Hacía un momento, la calle que tenía a sus espaldas a lo largo de sesenta metros había estado vacía. Ahora, un hombre fornido estaba de pie a menos de tres metros, vestido con una túnica plateada. La ropa en sí no era especialmente interesante, había todo tipo de gente vestida de forma extraña en esta parte de la ciudad, pero la presencia del hombre era de otro mundo. Extraterrestre.

Edward se detuvo en seco, sintiendo que un presentimiento se apoderaba de él. Sabía que algo iba a ocurrir, como siempre sabía cuándo iba a llover.
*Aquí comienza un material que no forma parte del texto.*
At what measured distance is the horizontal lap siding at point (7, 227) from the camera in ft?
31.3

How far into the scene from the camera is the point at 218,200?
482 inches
Entonces ocurrieron dos cosas a la vez. El hombre de la túnica abandonó la seguridad de la acera y se dirigió directamente hacia los coches que venían en dirección contraria.

Y el tiempo se ralentizó.

Edward sólo fue consciente de una de las dos cosas. Estaba congelado, con la boca abierta para gritar una advertencia. Los coches se ralentizaron hasta quedar a rastras mientras el hombre de la túnica se movía entre ellos con la serenidad de un paseo matutino por el bosque. Llegó al otro lado de la carretera, se dirigió a grandes zancadas hacia la entrada principal de Lux y desapareció en su interior mientras el tiempo se reanudaba.

Edward avanzó a trompicones, con una mano extendida. "¡Eh, espera!", gritó.

Pero el hombre de la túnica había desaparecido.